Repeat, word for word and with nothing added, each line from the one containing "Apricot tree flower" to the final line of the data, keeping both ends. Pictures are not part of the copy.

Material provided
★ ★ ★ ★ ★ ★ ★

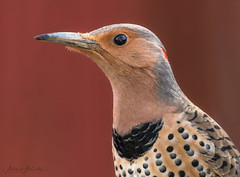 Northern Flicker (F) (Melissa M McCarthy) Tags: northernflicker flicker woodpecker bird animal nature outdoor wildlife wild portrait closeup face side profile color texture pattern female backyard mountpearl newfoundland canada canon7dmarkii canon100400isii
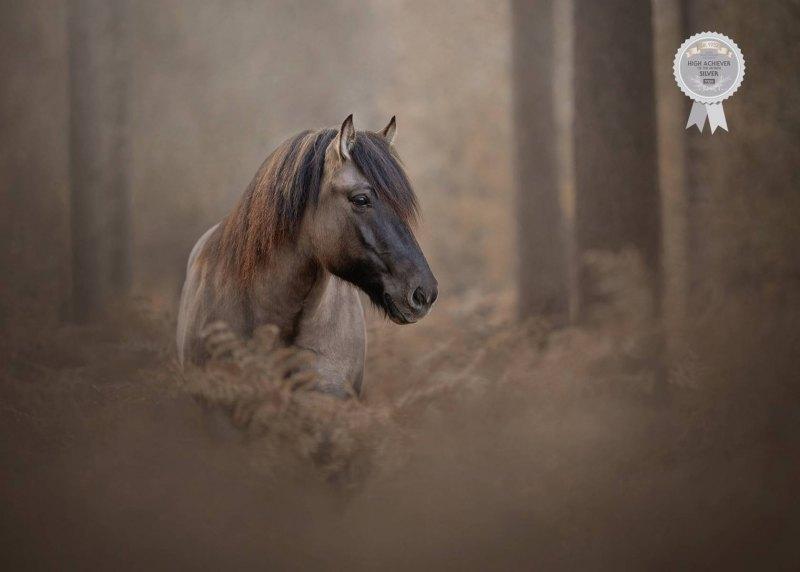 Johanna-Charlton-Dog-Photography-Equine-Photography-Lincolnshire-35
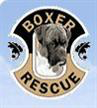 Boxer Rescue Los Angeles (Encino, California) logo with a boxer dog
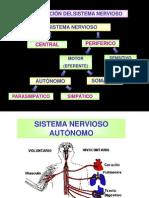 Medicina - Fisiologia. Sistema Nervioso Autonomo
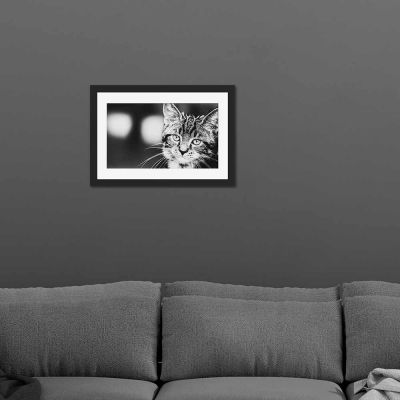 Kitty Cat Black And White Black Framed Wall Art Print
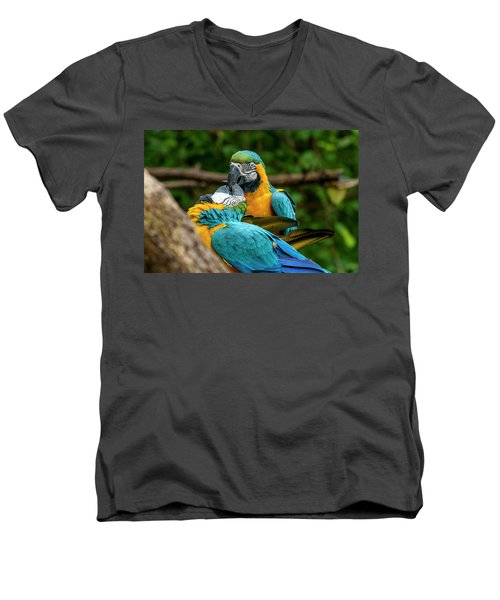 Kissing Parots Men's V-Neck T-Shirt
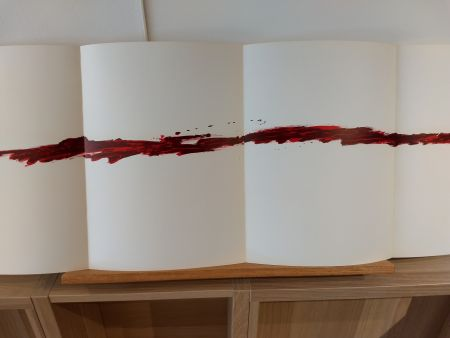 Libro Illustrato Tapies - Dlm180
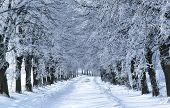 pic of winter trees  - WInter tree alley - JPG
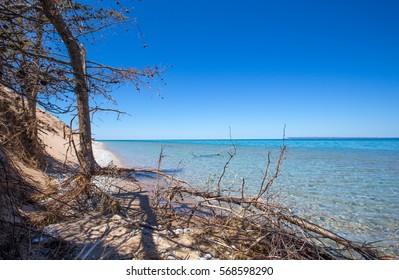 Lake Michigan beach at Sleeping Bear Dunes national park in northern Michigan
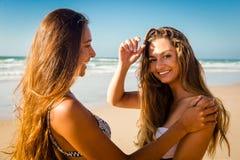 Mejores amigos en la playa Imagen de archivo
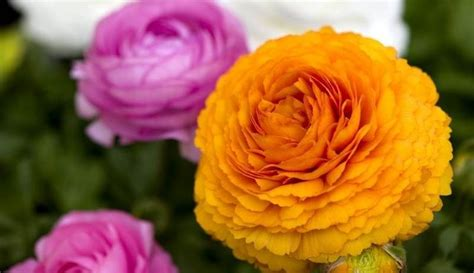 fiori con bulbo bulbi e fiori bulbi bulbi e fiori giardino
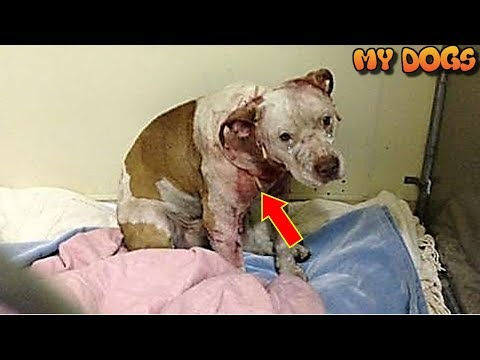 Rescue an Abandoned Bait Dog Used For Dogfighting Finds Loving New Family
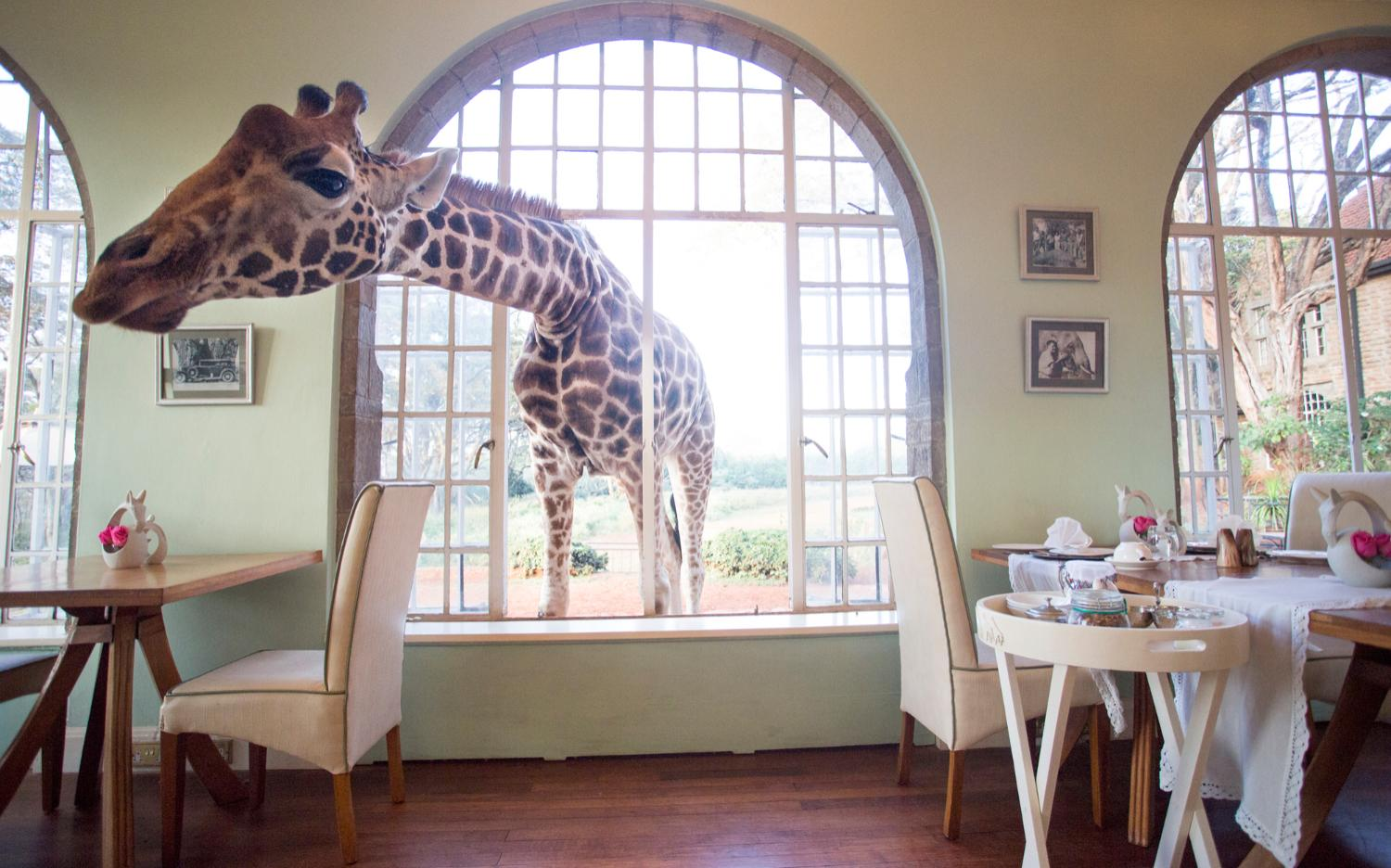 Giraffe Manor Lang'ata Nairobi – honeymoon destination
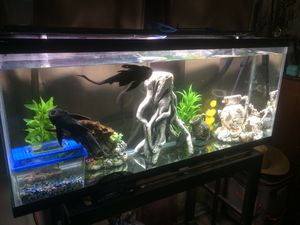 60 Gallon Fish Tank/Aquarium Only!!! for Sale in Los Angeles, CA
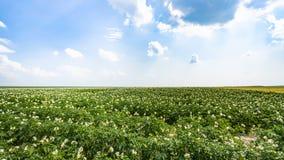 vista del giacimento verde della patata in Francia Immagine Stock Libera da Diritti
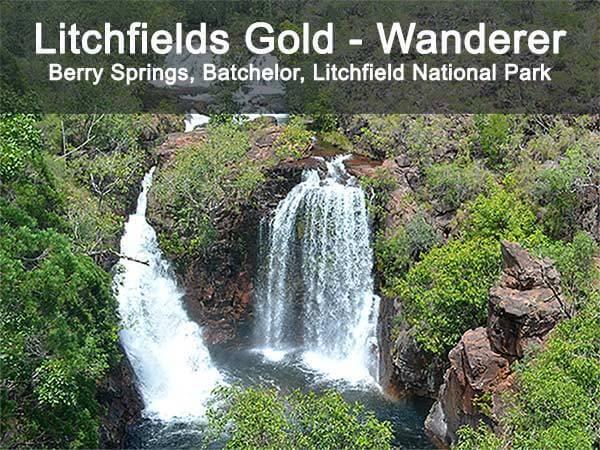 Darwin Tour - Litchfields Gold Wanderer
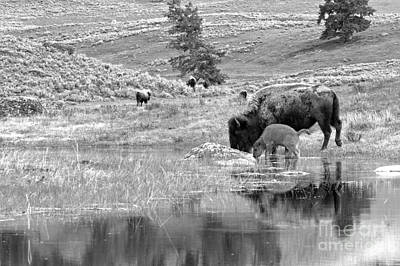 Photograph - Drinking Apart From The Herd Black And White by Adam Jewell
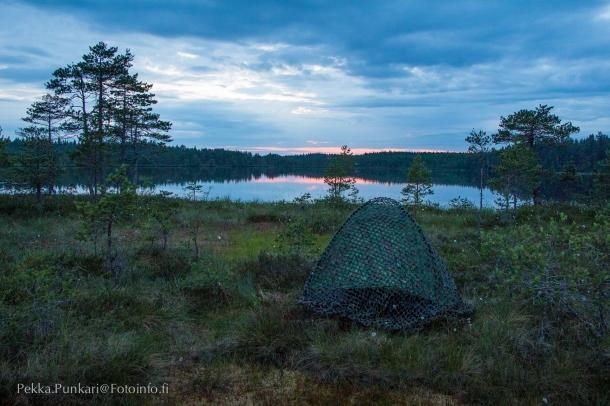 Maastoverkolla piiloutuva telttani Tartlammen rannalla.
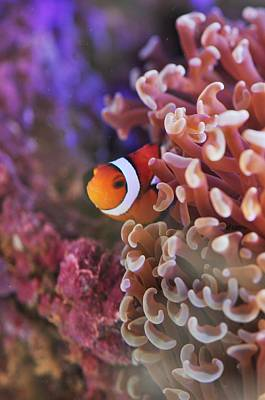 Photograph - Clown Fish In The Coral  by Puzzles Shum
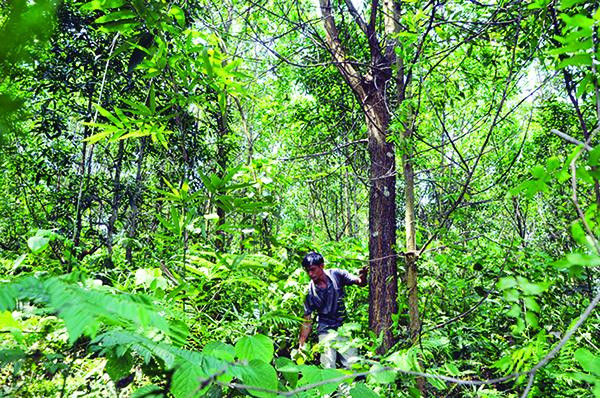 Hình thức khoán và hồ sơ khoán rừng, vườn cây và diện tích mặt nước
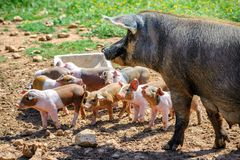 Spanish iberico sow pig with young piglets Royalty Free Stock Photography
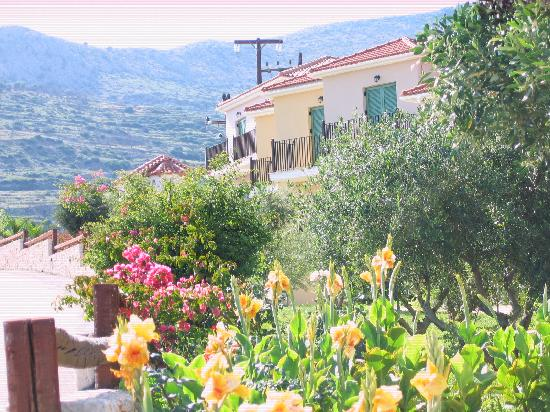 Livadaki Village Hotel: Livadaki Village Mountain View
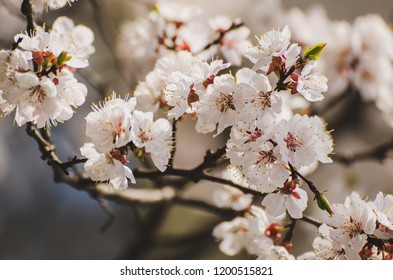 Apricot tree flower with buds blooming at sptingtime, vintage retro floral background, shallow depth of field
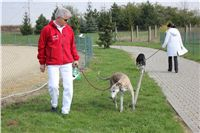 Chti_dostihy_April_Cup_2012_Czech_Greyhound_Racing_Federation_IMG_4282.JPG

★ ★ ★ ★ ★ ★ ★

Finished task
 Apricot tree flower with buds blooming at sptingtime, vintage retro floral background, shallow depth of field
 Chti_dostihy_April_Cup_2012_Czech_Greyhound_Racing_Federation_IMG_4282.JPG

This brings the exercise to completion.